EXCERPT TO READ:
────────

You are viewing a plain text version of this content. The canonical link for it is here.
Posted to solr-user@lucene.apache.org by Vadim Ivanov <va...@intourist.ru.INVALID> on 2020/02/14 07:24:33 UTC

Solr grouping with offset

Hello guys!
I need an advise. My task is to delete some documents in collection.
Del algorithm is following:
Group docs by field1  with sort by field2 and delete every 3 and following occurrences in every group.
Unfortunately I didn't find easy way to do so.
Closest approach was to use group.offset = 2, but  result set is polluted with empty groups with no documents (they have less then 3 docs in group).
May be I'm missing smth and there is way not to receive empty groups in results?
Next approach was to use facet first with facet.mincount=3, then find docs ids by every facet result  and then delete docs by id.
That way seems to me  too complicated for the task.
What's the best use case for the task?

Re: Solr grouping with offset

Posted by Saurabh Sharma <sa...@gmail.com>.
Hi,

Yes. I meant facet.mincount only.

────────

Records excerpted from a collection
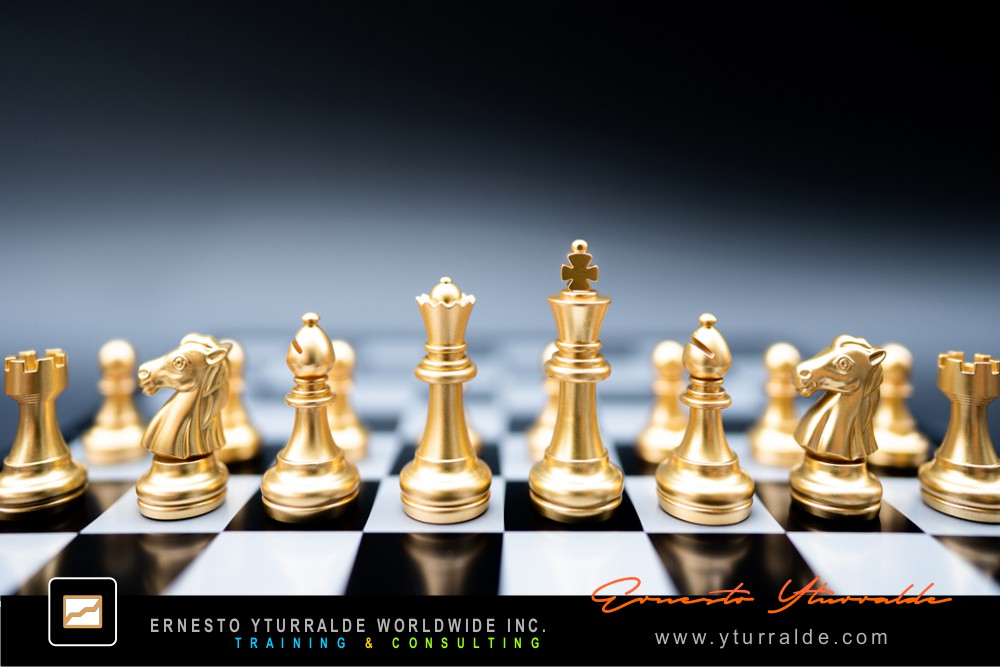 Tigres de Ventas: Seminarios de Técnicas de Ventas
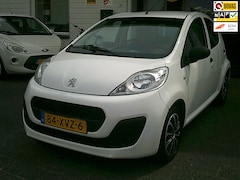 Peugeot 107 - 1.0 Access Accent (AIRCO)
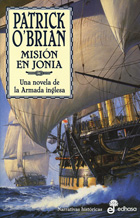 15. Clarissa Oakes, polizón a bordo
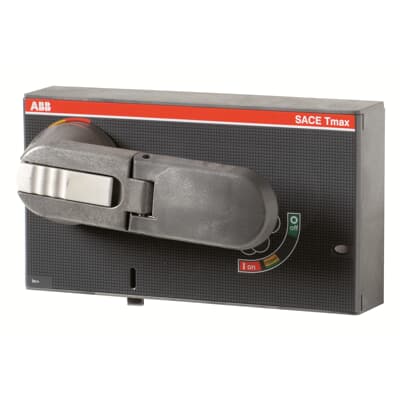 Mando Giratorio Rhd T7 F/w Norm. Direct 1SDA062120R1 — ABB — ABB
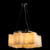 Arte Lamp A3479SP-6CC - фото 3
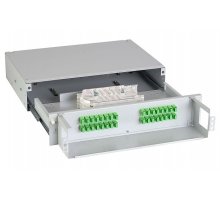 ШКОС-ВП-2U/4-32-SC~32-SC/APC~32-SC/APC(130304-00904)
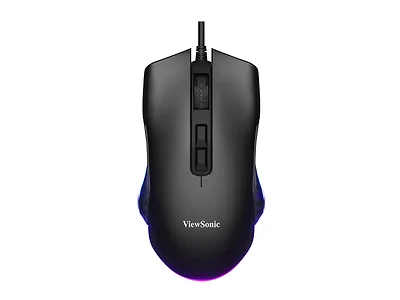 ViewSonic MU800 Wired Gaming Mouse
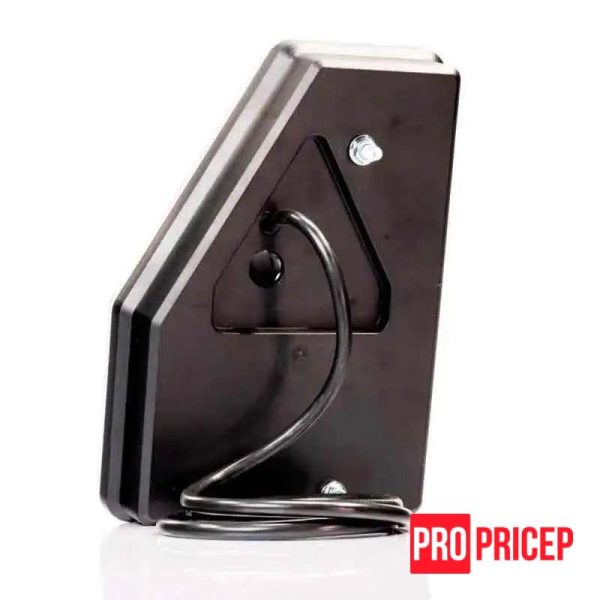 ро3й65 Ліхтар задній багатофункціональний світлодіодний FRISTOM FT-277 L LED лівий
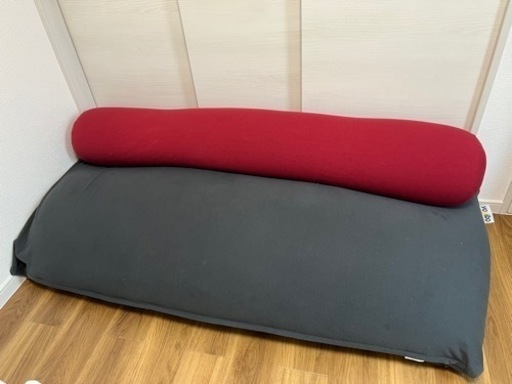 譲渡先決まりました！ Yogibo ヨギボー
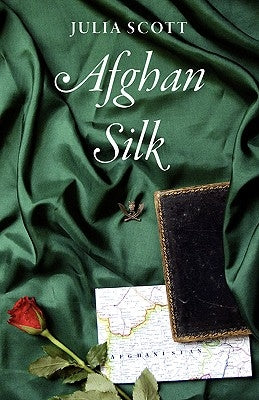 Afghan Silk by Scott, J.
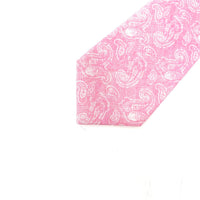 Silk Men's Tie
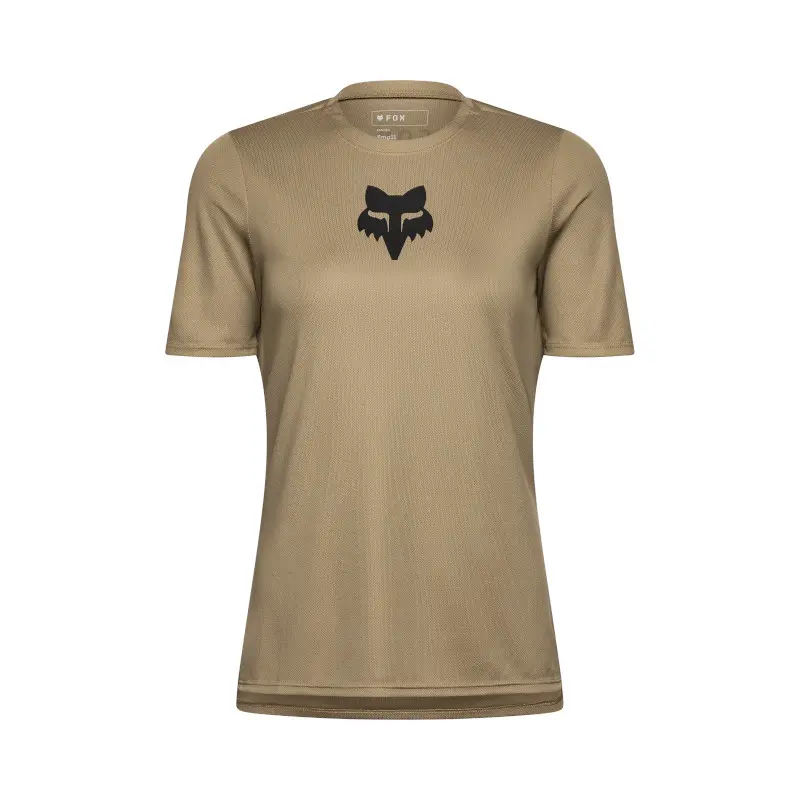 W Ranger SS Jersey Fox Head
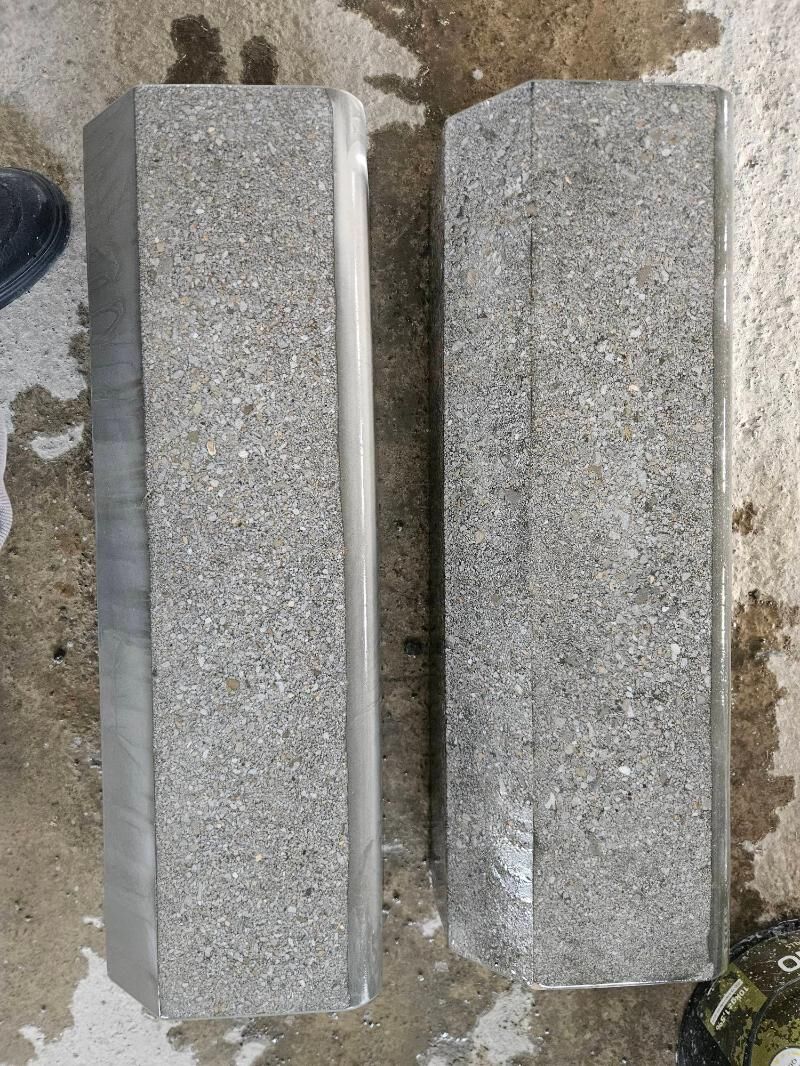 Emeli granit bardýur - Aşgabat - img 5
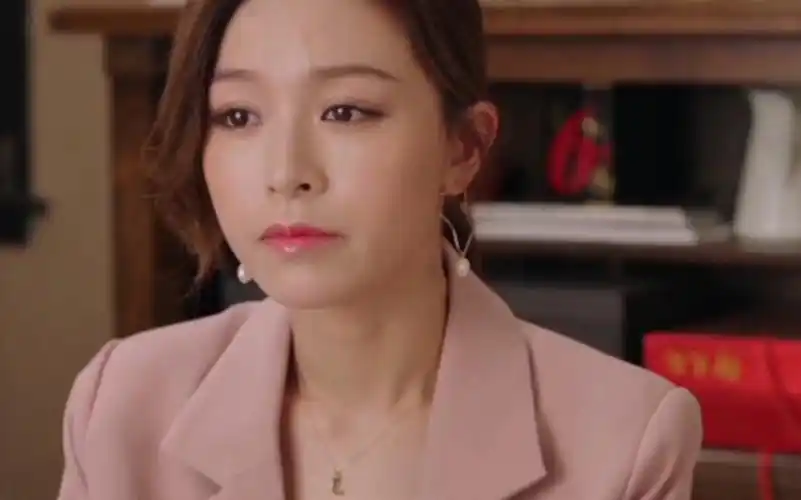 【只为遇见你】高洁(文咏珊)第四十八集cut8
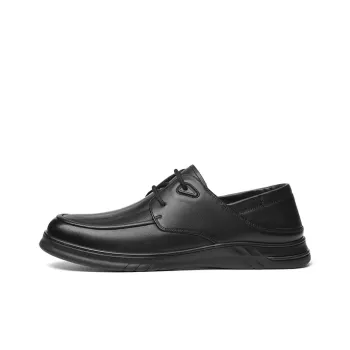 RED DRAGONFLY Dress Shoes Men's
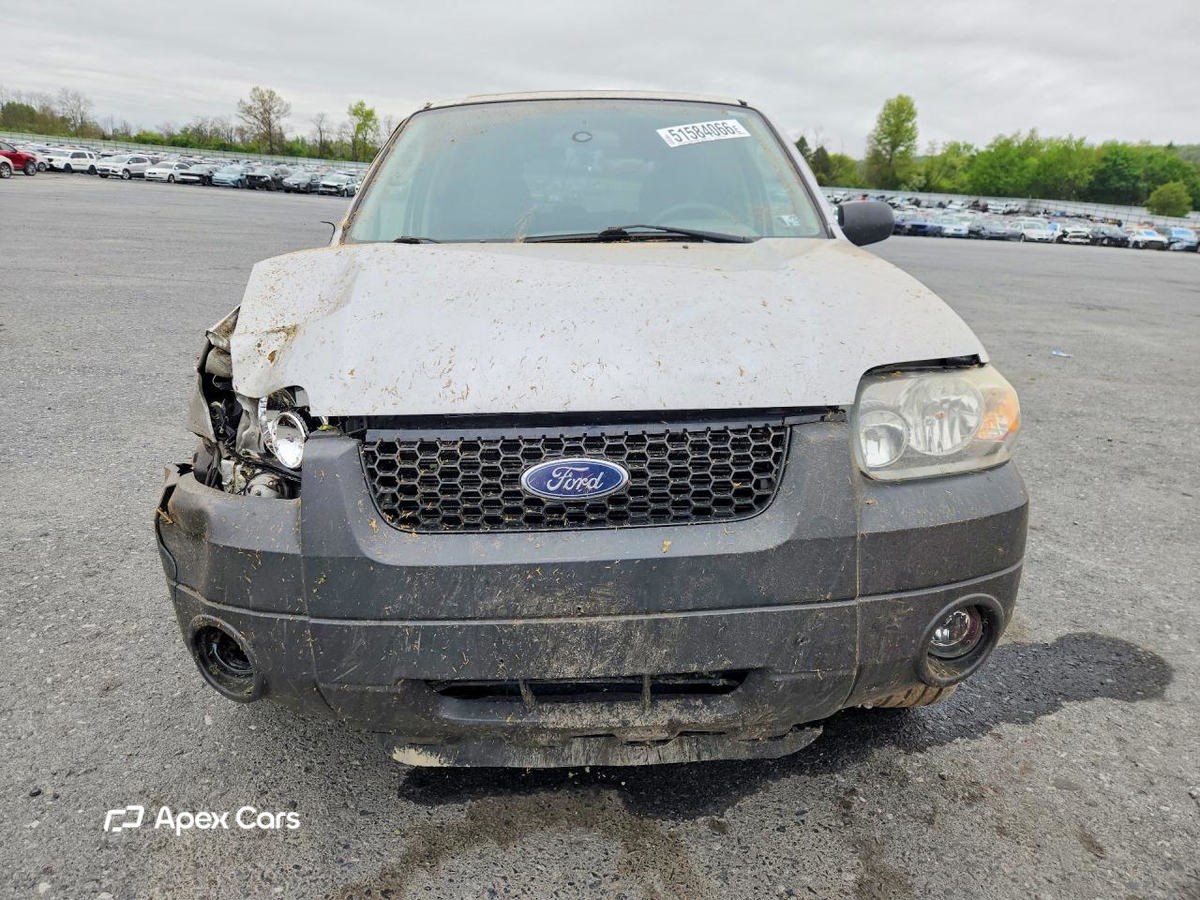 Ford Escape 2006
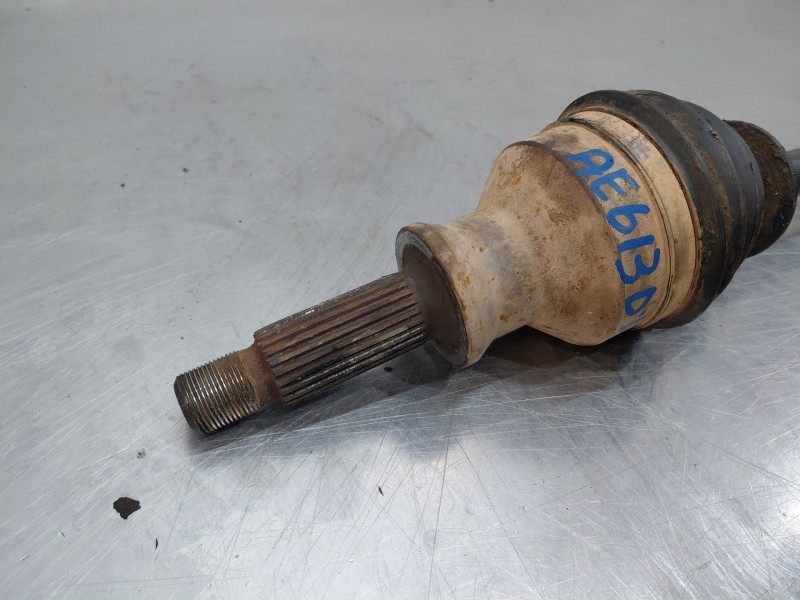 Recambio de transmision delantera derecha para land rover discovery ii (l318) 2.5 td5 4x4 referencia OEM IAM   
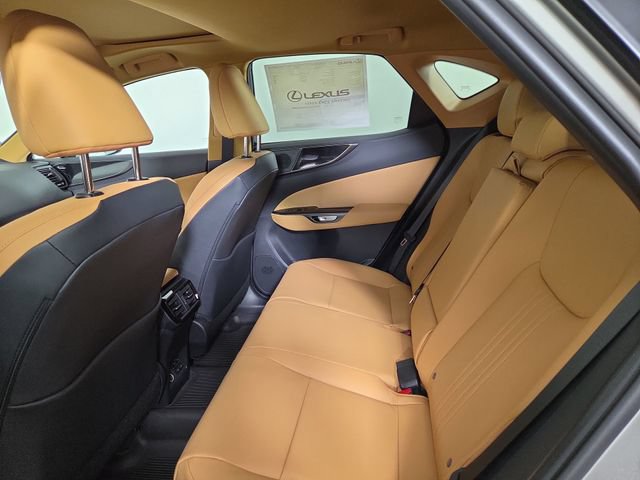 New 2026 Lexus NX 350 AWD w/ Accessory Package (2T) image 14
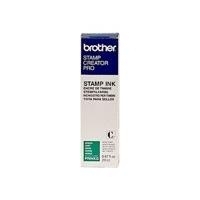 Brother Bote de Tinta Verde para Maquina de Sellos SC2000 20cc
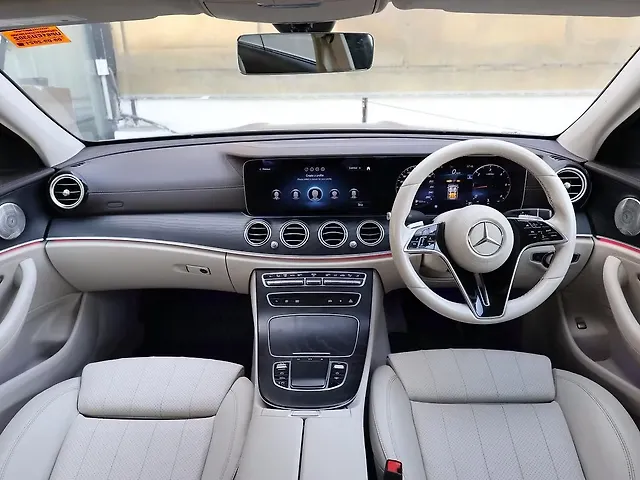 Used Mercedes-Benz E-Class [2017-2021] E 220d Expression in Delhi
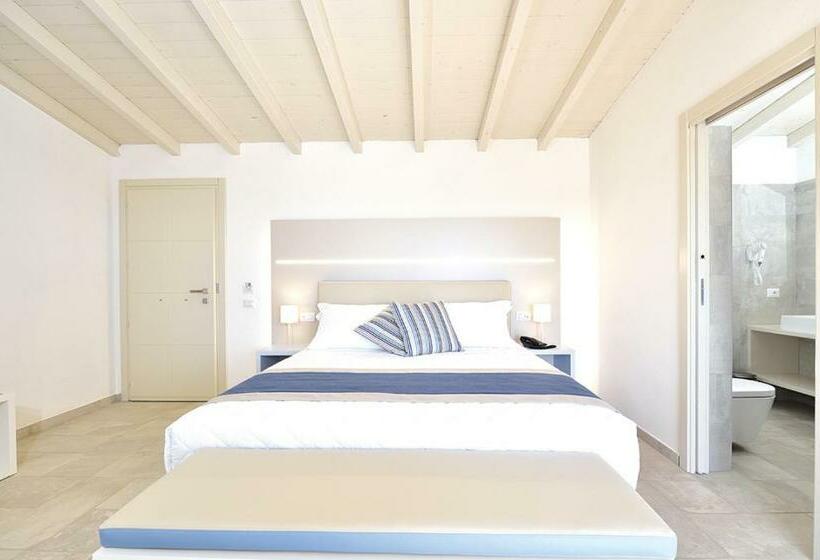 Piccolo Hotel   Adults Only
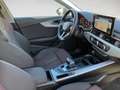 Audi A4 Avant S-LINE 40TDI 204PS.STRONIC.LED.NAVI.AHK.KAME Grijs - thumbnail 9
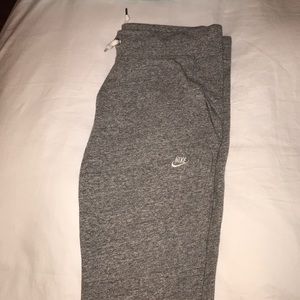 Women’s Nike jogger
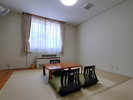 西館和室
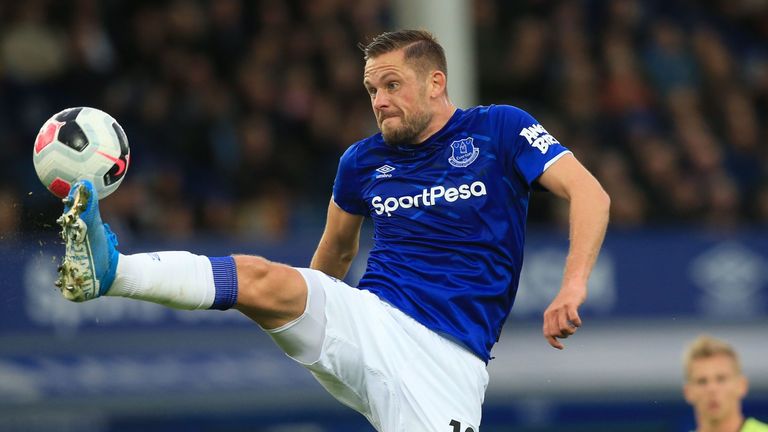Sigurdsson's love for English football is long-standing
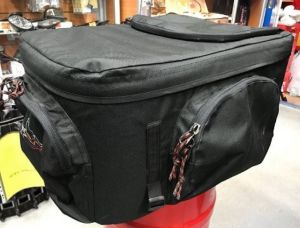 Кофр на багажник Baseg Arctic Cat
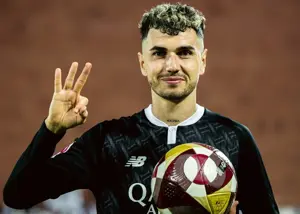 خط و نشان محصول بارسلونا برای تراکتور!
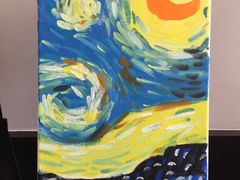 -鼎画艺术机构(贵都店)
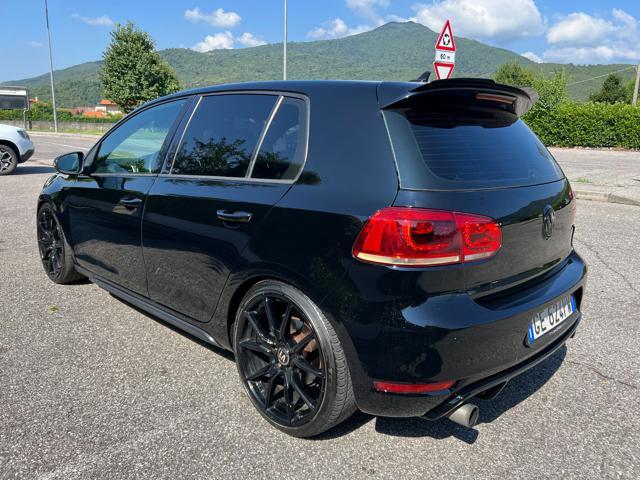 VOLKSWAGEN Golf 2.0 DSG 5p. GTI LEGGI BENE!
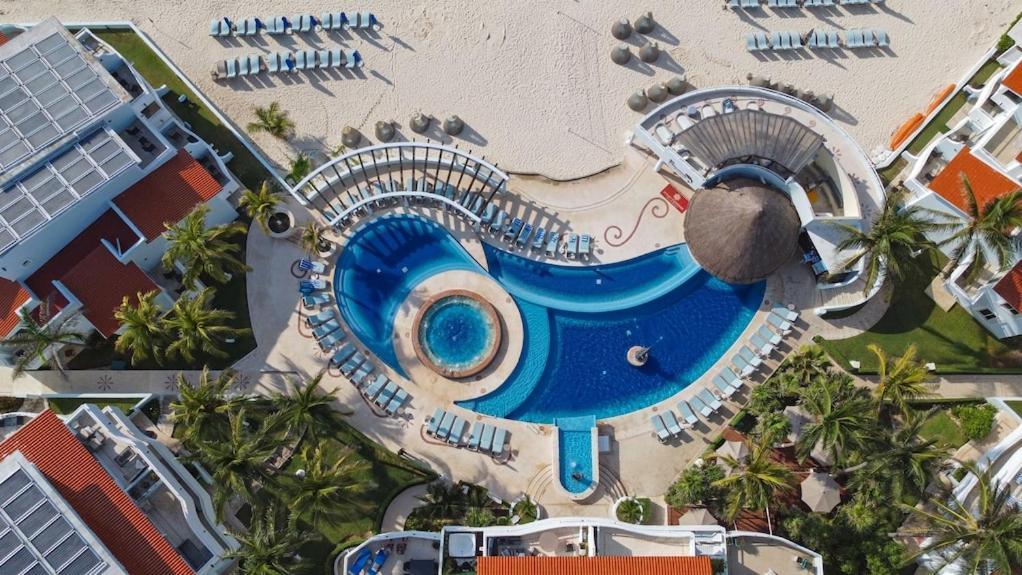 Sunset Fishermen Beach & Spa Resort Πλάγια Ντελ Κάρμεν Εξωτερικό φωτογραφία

────────

PARTS OF THE EXERCISE:
1. List each step of the facet-based approach to deleting documents that the Solr grouping thread describes.
2. According to the Solr grouping thread, what goes wrong when group.offset = 2 is used?
3. Print the Solr grouping thread starting at the words "May be I'm missing" and ending after the words "Saurabh Sharma <sa...@gmail.com>.".
These entries come from a separate source.

REPLIES:
1.
1. Run a facet with facet.mincount=3.
2. Find the document ids for every facet result.
3. Delete the documents by id.

2. The result set is polluted with empty groups that have no documents, because those groups have fewer than 3 docs.

3.
May be I'm missing smth and there is way not to receive empty groups in results?
Next approach was to use facet first with facet.mincount=3, then find docs ids by every facet result  and then delete docs by id.
That way seems to me  too complicated for the task.
What's the best use case for the task?

Re: Solr grouping with offset

Posted by Saurabh Sharma <sa...@gmail.com>.